Deze gegevensdragers zijn volgens het proces-verbaal in een afgesloten envelop afgegeven aan de bewaarder.
r. Bij proces-verbaal van eveneens 25 januari 2017 (productie 25 eis in reconventie) heeft de deurwaarder onder meer verklaard dat hij de onder q. genoemde enveloppen met daarin de harde schijven en de USB-stick in gerechtelijke bewaring heeft gegeven aan Digitale Opsporing B.V.
s. De rechtbank Limburg heeft op 11 oktober 2017 eindvonnis gewezen in het bodemgeschil tussen [geïntimeerde] als eiseres en [appellant] als gedaagde. In dit bodemgeschil vorderde [geïntimeerde] samengevat:
I. een verklaring voor recht dat [appellant] jegens haar onrechtmatig heeft gehandeld door, onder valse voorwendselen en/of door middel van een valse hoedanigheid en/of een onjuiste weergave van de feiten, haar te bewegen intieme beelden aan hem te sturen;
II. veroordeling van [appellant] tot vergoeding aan haar van alle door haar geleden en nog te lijden schade als gevolg van dat onrechtmatig handelen;
III. [appellant] te verbieden enige gegevens, waaronder mede begrepen foto’s van haar en/of chatgesprekken, die zijn verkregen als gevolg van dat onrechtmatig handelen, aan derden kenbaar te maken, op straffe van een dwangsom;
IV. [appellant] te gebieden aan haar te verstrekken een lijst met alle contactgegevens - waaronder e-mailadressen, namen, Facebookaccounts, telefoonnummer - van personen, websites en/of organisaties aan wie hij, enige (intieme) beelden of chatgesprekken, verkregen van [geïntimeerde] heeft verstrekt, voor zover hij daarover beschikt, op straffe van een dwangsom;
V. [appellant] te gebieden alle medewerking te verlenen aan een door een forensisch computerexpert te verrichten onderzoek op zijn computerapparatuur naar de aanwezigheid van door haar aan hem verstrekte (intieme) beelden en/of chatgesprekken en/of aanwijzingen dat en aan wie hij deze heeft verspreid, alsmede tot medewerking aan professionele verwijdering van eventueel aangetroffen (intieme) beelden en/of chatgesprekken, betrekking hebbende op haar;
VI. veroordeling van [appellant] tot betaling van kosten, gemoeid met dat onderzoek c.q. het verwijderen, alsook tot betaling van een voorschot op die kosten;
VII. veroordeling van [appellant] tot betaling aan haar van door haar gemaakte kosten ter vaststelling van de schade en aansprakelijkheid.

• [Werkinstructie] Bewerk het fragment over de rechtszaak: geef alles van "Deze gegevensdragers zijn" tot en met "Digitale Opsporing B.V." opnieuw weer, waarbij je "deurwaarder" vervangt door "gerechtsdeurwaarder". De rijen spelen hierbij geen enkele rol.

(Gegevens uit een verzameling)
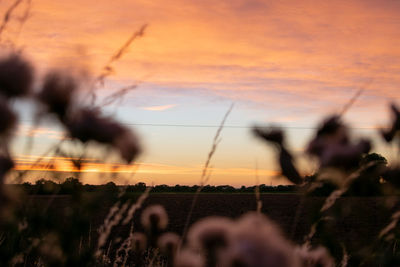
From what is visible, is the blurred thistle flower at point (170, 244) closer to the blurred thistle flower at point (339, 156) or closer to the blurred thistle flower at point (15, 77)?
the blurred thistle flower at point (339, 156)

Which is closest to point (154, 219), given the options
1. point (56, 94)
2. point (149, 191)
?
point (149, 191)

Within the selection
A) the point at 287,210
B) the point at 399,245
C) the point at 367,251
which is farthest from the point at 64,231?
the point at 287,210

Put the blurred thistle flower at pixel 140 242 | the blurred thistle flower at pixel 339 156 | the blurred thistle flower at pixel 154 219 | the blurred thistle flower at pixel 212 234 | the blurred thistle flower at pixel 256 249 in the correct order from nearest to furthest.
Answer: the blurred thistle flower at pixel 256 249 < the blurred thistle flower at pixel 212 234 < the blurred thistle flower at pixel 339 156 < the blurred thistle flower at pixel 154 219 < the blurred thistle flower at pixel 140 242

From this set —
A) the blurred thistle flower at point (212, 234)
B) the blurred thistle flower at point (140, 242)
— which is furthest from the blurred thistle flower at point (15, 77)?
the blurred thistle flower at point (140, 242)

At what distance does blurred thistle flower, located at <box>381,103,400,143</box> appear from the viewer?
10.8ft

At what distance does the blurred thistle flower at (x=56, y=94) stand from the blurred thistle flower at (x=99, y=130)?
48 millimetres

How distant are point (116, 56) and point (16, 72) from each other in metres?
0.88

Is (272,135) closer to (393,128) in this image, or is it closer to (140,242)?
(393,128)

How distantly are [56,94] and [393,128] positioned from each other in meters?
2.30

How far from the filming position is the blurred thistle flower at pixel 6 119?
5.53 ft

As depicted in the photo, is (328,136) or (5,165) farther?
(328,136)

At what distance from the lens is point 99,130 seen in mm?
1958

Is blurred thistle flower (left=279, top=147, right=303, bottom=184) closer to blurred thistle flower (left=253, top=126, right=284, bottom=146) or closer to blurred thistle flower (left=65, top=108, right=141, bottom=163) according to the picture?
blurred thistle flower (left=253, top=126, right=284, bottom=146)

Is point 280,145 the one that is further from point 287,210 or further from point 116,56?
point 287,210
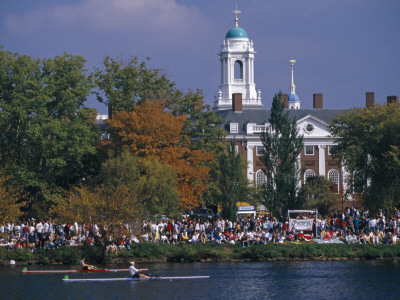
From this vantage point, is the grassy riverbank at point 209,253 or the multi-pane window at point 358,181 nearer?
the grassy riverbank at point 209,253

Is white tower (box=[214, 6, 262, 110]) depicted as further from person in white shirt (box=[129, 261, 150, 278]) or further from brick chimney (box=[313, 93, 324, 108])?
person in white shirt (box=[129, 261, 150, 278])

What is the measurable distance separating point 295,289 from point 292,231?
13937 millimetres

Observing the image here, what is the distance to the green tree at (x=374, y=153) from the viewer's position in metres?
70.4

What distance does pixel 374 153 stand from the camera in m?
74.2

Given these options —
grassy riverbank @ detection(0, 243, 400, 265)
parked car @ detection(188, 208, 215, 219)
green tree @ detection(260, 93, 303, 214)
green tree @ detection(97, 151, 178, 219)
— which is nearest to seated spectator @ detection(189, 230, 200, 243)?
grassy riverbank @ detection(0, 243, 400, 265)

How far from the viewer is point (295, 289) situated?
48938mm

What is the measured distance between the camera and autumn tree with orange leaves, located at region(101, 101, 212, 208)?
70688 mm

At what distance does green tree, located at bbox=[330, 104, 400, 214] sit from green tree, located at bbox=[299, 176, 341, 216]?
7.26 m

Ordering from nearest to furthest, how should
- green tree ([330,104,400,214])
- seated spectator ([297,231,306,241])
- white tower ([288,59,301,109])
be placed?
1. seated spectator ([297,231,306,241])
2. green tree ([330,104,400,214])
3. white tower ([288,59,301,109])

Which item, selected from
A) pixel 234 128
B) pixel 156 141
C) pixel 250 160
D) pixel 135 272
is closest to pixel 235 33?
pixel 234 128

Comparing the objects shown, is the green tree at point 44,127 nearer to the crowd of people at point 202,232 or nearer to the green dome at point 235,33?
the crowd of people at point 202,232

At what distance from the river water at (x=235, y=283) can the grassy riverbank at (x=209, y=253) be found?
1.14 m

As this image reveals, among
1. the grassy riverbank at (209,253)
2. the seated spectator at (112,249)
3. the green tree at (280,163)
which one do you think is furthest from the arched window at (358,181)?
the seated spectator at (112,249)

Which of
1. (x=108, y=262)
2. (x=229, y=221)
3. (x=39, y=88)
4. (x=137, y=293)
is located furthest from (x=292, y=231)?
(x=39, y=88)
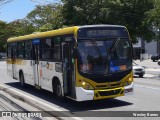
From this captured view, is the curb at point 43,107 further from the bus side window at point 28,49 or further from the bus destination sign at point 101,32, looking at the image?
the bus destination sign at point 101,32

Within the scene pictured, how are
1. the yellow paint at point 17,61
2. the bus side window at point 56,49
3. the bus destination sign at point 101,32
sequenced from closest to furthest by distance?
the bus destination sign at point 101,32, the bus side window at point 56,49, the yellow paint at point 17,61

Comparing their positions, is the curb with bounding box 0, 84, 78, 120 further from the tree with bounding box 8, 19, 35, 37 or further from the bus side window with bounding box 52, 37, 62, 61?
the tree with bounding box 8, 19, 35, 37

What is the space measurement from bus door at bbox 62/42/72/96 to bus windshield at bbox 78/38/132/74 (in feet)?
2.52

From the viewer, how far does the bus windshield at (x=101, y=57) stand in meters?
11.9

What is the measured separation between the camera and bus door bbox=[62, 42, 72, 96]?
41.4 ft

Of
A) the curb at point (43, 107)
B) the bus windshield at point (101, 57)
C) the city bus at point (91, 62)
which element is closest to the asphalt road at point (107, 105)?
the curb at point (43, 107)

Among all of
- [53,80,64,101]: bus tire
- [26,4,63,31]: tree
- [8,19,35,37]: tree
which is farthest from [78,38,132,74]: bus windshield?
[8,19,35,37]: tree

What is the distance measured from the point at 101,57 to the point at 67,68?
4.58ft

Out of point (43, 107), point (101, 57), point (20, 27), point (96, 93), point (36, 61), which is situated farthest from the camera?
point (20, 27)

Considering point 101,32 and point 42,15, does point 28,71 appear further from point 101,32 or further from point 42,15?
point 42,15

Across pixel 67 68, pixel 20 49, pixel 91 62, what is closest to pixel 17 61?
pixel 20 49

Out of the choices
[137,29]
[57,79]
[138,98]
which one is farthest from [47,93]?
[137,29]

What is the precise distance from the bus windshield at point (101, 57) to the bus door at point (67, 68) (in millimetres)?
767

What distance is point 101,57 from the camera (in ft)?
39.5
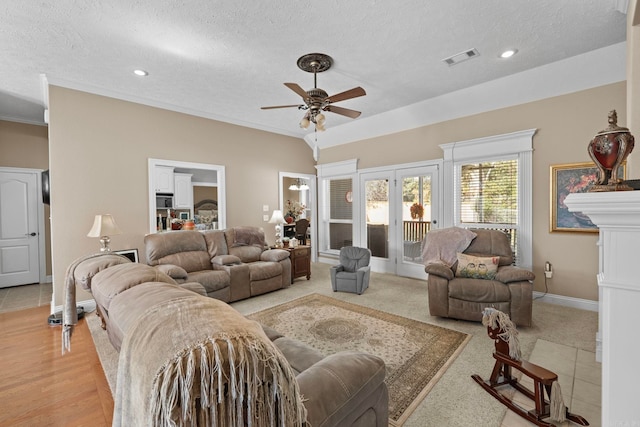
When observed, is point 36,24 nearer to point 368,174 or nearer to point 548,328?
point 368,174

==

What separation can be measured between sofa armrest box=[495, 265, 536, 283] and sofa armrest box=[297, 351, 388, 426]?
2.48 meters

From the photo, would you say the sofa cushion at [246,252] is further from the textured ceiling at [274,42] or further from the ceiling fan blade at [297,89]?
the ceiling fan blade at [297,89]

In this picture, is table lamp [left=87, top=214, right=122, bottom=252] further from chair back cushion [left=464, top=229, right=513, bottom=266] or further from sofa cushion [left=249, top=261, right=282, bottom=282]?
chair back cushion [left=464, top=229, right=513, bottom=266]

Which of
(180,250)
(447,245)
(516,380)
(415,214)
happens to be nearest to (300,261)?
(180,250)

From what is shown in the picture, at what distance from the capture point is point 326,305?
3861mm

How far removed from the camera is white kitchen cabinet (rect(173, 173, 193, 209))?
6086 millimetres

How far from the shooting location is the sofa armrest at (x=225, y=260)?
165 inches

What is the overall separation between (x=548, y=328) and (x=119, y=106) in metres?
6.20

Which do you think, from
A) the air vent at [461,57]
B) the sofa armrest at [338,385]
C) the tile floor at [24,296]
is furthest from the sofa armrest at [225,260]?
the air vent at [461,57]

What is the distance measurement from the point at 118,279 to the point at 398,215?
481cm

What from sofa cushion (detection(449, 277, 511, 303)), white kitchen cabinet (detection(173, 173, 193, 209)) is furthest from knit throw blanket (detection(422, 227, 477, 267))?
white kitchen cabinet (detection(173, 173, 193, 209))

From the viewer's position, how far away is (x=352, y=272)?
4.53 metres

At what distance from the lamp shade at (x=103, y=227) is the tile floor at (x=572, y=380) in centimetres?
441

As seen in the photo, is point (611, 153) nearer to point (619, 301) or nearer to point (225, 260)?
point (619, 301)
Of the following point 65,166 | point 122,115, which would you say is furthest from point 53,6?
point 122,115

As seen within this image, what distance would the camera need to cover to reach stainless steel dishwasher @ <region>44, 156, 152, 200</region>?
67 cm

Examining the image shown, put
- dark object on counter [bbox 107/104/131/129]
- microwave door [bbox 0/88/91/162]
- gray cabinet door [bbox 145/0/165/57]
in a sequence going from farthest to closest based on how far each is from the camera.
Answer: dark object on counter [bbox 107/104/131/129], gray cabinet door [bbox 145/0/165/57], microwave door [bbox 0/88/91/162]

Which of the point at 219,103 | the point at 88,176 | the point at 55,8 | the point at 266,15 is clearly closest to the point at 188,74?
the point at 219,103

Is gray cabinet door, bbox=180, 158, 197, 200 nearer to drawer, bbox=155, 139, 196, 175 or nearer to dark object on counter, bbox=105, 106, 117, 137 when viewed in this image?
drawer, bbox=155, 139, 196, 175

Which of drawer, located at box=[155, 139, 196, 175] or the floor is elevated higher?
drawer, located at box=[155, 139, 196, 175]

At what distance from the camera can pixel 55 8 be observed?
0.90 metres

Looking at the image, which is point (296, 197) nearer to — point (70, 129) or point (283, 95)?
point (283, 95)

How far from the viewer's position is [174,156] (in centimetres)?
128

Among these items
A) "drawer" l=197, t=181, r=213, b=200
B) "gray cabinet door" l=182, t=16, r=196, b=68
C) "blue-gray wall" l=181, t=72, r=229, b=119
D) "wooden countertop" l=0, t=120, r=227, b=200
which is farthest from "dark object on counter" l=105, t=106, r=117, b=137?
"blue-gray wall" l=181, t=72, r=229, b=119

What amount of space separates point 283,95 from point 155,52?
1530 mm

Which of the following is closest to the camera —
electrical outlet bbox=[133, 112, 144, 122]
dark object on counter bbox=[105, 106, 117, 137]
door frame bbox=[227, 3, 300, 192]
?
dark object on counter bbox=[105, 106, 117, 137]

---

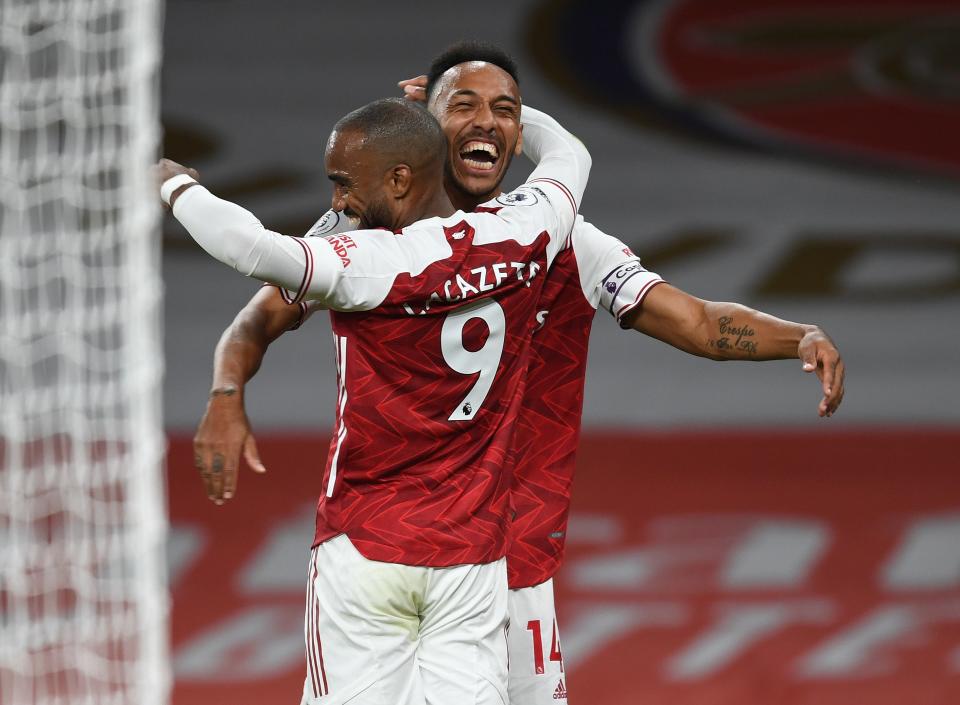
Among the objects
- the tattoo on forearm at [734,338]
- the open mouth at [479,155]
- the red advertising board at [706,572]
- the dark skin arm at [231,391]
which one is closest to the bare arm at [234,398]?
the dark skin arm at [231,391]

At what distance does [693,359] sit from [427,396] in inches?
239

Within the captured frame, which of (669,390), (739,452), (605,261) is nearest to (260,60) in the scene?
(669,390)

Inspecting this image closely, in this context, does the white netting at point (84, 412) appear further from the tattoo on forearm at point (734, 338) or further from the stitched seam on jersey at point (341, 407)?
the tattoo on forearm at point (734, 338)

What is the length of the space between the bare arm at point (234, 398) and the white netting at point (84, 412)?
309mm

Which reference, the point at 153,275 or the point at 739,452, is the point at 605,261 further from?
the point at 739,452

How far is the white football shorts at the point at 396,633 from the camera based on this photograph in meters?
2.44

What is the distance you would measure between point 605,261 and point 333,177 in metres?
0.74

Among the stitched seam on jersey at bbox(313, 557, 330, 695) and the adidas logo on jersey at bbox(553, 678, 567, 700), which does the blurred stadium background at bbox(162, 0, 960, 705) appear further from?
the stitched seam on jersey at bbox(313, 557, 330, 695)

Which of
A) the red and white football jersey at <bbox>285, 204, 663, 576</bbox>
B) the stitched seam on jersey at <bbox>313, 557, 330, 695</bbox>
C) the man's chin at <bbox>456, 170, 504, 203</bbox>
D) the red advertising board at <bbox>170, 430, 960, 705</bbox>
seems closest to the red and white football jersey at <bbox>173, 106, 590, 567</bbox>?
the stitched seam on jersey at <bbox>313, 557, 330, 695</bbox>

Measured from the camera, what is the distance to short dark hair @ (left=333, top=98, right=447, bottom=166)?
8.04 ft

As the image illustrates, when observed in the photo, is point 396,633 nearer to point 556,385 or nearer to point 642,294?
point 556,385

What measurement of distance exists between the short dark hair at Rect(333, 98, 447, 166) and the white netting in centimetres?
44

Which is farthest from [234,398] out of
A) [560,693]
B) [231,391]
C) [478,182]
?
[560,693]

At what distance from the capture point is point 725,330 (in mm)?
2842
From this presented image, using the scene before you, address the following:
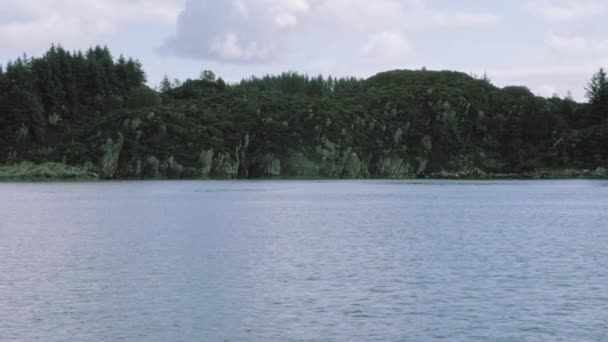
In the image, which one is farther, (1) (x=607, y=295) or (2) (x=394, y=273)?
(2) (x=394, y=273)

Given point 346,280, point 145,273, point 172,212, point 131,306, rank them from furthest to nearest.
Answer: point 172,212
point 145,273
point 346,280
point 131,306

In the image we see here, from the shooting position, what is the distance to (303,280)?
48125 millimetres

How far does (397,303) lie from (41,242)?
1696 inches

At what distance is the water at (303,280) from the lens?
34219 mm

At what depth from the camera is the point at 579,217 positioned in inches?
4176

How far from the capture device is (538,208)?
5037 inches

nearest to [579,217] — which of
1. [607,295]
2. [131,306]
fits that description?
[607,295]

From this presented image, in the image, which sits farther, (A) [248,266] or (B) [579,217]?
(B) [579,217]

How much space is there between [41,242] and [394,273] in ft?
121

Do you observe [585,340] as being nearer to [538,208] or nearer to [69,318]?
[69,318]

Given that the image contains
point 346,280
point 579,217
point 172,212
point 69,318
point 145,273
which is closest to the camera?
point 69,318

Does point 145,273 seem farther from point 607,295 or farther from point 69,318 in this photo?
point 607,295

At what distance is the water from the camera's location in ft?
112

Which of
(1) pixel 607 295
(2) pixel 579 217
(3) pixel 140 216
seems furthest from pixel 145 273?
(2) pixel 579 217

• [Uitvoer]
Deze gegevensdragers zijn volgens het proces-verbaal in een afgesloten envelop afgegeven aan de bewaarder.
r. Bij proces-verbaal van eveneens 25 januari 2017 (productie 25 eis in reconventie) heeft de gerechtsdeurwaarder onder meer verklaard dat hij de onder q. genoemde enveloppen met daarin de harde schijven en de USB-stick in gerechtelijke bewaring heeft gegeven aan Digitale Opsporing B.V.